There is one topic every presidential candidate has paid lip service to but offered little else. The incendiary issue threatens the nation's financial security. A former Federal Reserve chairman calls it an "extremely dangerous" risk that could undermine the U.S. economy.
The concern is the unparalleled rise in entitlement costs. Federal budget expenditures for Medicaid, Medicare, Social Security and food assistance programs were 19.2 percent of the country's Gross Domestic Product (GDP) last year. In 2005, entitlements accounted for 15.5 percent
Spending on entitlements in the 2015 budget is projected at $2.45 trillion. That is 65 percent of the federal budget. Entitlements are categorized as mandatory spending, since the government is obligated to fund the programs. So-called discretionary spending comprises 29 percent of the budget.
Spending levels for mandatory programs are determined by eligibility rules. Once Congress sets those guidelines, the amount of money allocated from the federal budget is driven by estimates on how many people are expected to enroll in the programs. No cuts or increases are allowed.
Former Fed chairman Alan Greenspan bluntly assessed the issue in a recent interview. "To me the discussion today shouldn't even be on monetary policy, it should be on how we constrain this extraordinary rise in entitlements." Greenspan headed the Fed from 1987 to 2006.
In 2014, the government had to borrow $39 billion just to cover the deficit in the Social Security program, the most costly federal entitlement. And the yawning gap between Social Security taxes and benefit payments is estimated to widen in coming years as more people reach retirement age.
The federal government lumps Social Security with Disability Insurance in the budget. The two entitlement programs combined are projected to reach $1.1 trillion in unfunded liabilities in the next ten years. By 2033, 18 years from now, government trustees estimate the programs will be insolvent.
For clarification purposes, an unfunded liability can be a confusing accounting term. It simply means that the programs will owe more money to current and estimated future beneficiaries than it has funds to pay for those benefits.
Absent some reforms in eligibility requirements, the federal government will be faced with Draconian choices. It can slice benefits to those receiving Social Security and Disability Insurance by 23 percent across the board or raise taxes by that amount. Neither choice has political appeal.
Soaring entitlement costs have increased pressure on the government to keep raising the nation's debt ceiling. At the end of July, the federal debt had climbed to a staggering $18.649 trillion. The interest on that debt, $229 billion this year, chews up 6 percent of all federal spending.

++++

REQUIREMENT A: List every federal entitlement program that the article on entitlement spending names.
REQUIREMENT B: In the article on entitlement spending, what is the amount of interest on the federal debt this year?
REQUIREMENT C: Continue the article on entitlement spending from its final sentence.
The lines that follow have no connection to the article on entitlement spending.

++++

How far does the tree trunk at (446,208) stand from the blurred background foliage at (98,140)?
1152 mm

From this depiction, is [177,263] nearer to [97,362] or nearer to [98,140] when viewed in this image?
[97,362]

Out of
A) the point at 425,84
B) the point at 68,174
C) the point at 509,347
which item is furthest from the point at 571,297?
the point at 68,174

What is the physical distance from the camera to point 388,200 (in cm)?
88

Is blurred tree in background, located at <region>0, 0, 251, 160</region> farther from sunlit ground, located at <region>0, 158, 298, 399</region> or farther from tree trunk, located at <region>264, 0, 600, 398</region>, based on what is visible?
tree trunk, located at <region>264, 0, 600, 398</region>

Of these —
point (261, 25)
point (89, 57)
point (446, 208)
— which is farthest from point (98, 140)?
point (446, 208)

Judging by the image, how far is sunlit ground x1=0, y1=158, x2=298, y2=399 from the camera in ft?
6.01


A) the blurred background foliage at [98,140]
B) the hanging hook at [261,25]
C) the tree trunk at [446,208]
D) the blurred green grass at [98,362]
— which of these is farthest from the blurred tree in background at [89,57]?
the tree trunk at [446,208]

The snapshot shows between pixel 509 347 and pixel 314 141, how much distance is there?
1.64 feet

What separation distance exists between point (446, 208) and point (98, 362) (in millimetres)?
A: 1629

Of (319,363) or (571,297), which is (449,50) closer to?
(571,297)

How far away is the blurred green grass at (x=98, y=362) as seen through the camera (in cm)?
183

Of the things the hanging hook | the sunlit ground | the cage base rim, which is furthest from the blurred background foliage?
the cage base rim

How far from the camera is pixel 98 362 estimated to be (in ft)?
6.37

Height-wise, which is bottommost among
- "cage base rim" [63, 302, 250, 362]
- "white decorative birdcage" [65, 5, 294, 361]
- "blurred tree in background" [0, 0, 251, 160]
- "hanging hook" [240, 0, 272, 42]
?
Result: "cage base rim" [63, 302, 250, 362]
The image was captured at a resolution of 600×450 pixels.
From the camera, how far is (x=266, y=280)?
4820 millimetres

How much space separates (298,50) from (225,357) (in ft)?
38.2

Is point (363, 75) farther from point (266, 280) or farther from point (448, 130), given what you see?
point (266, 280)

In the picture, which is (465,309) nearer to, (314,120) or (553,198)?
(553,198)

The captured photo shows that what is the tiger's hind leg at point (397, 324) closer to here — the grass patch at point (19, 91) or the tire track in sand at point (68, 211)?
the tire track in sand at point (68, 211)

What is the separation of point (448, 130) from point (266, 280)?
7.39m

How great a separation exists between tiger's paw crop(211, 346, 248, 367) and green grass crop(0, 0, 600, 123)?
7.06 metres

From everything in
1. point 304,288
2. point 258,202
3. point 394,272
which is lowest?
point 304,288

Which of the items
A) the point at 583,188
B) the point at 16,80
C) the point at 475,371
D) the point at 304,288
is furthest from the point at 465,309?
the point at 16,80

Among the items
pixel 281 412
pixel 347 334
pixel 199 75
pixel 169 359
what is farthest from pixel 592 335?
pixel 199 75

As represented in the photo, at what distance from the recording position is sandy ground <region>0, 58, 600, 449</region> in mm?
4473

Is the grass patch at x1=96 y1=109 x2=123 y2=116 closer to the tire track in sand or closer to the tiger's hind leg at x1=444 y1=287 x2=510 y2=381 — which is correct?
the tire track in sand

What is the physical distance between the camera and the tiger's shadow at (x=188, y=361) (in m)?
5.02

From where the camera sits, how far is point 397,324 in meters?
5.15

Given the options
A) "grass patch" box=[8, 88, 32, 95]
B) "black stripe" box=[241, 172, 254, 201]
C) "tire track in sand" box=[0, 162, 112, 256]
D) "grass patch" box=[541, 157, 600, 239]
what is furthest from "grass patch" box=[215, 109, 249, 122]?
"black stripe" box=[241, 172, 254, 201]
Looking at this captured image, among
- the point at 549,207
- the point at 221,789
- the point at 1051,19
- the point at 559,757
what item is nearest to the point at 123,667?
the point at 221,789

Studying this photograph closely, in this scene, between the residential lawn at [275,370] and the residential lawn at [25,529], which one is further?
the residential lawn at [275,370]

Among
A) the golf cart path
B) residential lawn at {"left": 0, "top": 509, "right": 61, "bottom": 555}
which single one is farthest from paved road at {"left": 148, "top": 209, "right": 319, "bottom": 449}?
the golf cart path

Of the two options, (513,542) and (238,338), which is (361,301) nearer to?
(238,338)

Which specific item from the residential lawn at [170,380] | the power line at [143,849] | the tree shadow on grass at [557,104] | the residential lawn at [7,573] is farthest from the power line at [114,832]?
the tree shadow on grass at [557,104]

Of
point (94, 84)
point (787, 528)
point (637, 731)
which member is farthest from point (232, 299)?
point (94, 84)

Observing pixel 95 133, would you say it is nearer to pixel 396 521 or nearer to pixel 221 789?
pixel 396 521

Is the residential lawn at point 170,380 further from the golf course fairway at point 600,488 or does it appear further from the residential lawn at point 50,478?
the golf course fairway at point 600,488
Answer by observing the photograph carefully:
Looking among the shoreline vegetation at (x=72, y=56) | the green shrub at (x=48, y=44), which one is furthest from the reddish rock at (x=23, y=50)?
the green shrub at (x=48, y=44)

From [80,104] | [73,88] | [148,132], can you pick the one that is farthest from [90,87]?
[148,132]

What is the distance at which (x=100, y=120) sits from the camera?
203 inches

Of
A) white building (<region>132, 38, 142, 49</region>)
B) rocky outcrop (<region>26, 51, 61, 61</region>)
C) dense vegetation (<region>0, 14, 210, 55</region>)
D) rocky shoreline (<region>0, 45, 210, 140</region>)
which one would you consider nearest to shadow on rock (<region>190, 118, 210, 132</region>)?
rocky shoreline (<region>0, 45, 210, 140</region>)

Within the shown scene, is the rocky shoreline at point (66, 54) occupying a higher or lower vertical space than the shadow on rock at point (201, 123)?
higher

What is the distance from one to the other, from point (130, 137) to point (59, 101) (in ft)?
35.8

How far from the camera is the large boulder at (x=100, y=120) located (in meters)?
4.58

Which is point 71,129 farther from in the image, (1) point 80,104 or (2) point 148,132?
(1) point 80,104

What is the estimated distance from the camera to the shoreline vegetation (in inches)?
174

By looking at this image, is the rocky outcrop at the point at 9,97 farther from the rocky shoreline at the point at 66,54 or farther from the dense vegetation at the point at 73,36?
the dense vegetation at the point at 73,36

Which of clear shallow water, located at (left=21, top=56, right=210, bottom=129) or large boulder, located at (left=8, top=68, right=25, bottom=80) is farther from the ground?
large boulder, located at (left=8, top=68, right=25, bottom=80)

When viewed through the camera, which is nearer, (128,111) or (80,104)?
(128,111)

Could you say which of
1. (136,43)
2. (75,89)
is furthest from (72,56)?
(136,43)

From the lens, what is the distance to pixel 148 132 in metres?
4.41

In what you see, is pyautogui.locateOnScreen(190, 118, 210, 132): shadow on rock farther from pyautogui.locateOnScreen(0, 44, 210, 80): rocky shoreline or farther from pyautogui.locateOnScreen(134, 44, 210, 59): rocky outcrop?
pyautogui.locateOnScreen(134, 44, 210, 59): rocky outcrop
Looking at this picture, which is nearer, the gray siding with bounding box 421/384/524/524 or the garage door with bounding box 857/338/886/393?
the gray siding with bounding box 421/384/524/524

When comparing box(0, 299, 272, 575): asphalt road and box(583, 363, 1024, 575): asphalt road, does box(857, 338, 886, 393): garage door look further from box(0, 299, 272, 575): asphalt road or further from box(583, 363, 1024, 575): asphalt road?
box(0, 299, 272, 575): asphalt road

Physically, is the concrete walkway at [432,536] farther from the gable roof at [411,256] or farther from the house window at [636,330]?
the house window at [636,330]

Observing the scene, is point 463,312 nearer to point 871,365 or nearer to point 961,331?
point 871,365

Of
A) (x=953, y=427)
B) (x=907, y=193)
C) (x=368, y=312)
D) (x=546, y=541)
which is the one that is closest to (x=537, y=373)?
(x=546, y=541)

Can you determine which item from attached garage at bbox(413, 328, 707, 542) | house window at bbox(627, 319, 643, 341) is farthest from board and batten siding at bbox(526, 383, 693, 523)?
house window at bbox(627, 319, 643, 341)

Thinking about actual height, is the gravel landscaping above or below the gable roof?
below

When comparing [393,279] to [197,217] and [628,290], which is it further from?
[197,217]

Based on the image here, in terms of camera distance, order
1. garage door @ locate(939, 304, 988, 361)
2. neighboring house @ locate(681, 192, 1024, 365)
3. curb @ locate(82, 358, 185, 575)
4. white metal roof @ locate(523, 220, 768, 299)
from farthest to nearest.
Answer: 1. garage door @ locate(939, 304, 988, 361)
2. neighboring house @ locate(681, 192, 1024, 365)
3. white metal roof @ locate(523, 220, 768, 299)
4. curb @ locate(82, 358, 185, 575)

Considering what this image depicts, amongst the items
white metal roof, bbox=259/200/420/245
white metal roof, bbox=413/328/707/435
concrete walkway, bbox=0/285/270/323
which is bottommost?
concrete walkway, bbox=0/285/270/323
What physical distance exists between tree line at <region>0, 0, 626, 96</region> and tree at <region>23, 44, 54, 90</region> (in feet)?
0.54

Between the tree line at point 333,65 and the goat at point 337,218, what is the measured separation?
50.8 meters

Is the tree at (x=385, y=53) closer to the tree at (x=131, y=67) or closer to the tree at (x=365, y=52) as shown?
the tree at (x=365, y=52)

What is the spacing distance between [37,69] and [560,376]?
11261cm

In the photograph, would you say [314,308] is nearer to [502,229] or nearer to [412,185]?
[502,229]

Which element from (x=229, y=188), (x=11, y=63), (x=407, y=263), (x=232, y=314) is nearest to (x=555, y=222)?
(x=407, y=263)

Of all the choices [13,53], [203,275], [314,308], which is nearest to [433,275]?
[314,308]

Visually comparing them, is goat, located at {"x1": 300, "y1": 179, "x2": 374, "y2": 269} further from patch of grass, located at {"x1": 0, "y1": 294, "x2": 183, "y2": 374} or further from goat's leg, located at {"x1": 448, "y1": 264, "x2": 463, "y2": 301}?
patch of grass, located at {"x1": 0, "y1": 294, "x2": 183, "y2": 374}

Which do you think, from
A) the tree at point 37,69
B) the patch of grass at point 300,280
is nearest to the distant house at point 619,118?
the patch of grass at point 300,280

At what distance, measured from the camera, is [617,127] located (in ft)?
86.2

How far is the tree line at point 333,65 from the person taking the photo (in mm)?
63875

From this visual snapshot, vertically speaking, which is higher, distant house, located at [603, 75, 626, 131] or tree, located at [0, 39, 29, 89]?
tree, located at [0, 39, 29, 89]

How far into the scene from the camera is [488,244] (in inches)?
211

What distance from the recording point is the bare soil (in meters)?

++++

TASK ANSWER A: Medicaid, Medicare, Social Security, food assistance programs, Disability Insurance

TASK ANSWER B: $229 billion, which is 6 percent of all federal spending.

TASK ANSWER C:
In 2015, the government expects to use its credit card to rack up another $583 billion in debt. The borrowed money pays for 16 percent of the government's budget expenditures. Despite all the claims to the contrary, Washington continues to spend money it does not have.
This year's $3.8 trillion federal budget is the largest in American history. And no one believes it will ever be lower or remain at the current level. In fact, the Congressional Budget Office (CBO) estimates the country will return to trillion dollar annual deficits by 2025.
The reason for the projection is the aging of the population. As the Baby Boom generation retires, more people will be tapping into Social Security and other entitlements. Despite the inevitability, no one currently inside the Beltway or presidential candidate seems willing to offer solutions.
One reason for the do-nothing sentiment is the federal government has benefited from historically low interest rates. That explains why the country has added trillions in debt without wrecking the economy. When rates rise as expected, the interest on the nation's debt will explode.
Ballooning interest payments will consume a larger and larger chunk of the federal budget. That will make borrowing more money to cover deficits an even riskier proposition. Each dollar borrowed will become more expensive for the federal government.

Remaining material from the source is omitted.